1981
SOLEMNIDAD DE SAN PEDRO
Vigilia, 28 de Junio 81
Tres veces le ha preguntado Jesús: “¿Me amas?” Y Simón se emociona, contristado ante el recuerdo cercano de las tres veces que ha negado, el Viernes Santo, a su Señor.
Pero ahora Pedro ha cambiado. Ya sabe que, si ha obtenido el primer lugar entre los apóstoles, no es por sus méritos. Jesús se lo acaba de evocar con cariñoso tacto, en la triple demanda. Pero cuando hoy le interroga sobre si lo quiere más que los otros, su interpelación mira más al futuro que al pasado. Pedro no ha sido elegido porque ame mucho –lo cual ha sido penosamente desmentido por los hechos- sino porque, una vez elegido, tendrá que amar más que los demás.
Georges de La Tour , Pedro negando a Cristo , c. 1651.
Sabe Pedro, ahora, que amar es enfrentar la muerte por Dios y por los demás. Que no es la fácil exaltación de los sentidos. Que su liderazgo no será un avance triunfal de tropas de yelmos relumbrantes y banderas victoriosas, sino el duro escalar del Calvario, y el ser “atado y llevado a donde no quiera”.

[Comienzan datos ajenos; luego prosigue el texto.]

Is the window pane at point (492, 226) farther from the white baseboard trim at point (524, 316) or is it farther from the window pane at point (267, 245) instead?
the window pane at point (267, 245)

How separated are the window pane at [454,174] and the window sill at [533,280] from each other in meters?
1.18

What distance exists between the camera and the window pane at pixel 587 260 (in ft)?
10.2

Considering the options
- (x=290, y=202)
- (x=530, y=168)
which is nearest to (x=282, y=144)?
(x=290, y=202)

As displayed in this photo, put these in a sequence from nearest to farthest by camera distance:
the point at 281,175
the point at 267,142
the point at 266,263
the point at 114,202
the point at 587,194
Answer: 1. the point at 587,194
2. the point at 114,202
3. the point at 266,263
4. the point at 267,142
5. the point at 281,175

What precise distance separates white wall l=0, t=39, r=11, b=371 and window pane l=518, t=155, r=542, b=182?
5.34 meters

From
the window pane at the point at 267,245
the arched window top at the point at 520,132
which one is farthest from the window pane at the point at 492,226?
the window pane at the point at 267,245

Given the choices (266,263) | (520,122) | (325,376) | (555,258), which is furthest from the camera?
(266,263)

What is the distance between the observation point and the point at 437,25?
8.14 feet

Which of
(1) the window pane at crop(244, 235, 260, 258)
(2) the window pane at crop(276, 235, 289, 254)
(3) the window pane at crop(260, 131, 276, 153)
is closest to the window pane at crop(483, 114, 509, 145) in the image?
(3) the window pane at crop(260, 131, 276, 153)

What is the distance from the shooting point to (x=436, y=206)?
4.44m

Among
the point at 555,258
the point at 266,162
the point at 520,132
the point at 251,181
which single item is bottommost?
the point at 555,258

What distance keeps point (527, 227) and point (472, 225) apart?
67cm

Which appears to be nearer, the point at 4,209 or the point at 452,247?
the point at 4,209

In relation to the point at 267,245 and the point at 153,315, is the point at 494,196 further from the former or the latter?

Y, entonces, a ese hombre de carne que le ha renegado triplemente, pero ha aprendido humildad y amor, Jesús le confiere la responsabilidad gravísima del oficio sublime: “ Apacienta mis ovejas ”.
Porque, paciente, desde el comienzo de la historia humana que intentan iluminar paleontólogos y antropólogos; más, desde el remoto inicio de los tiempos que escudriña la astrofísica moderna; Dios ha esperado largas eras para hallarse en esta providencial encrucijada de los tiempos.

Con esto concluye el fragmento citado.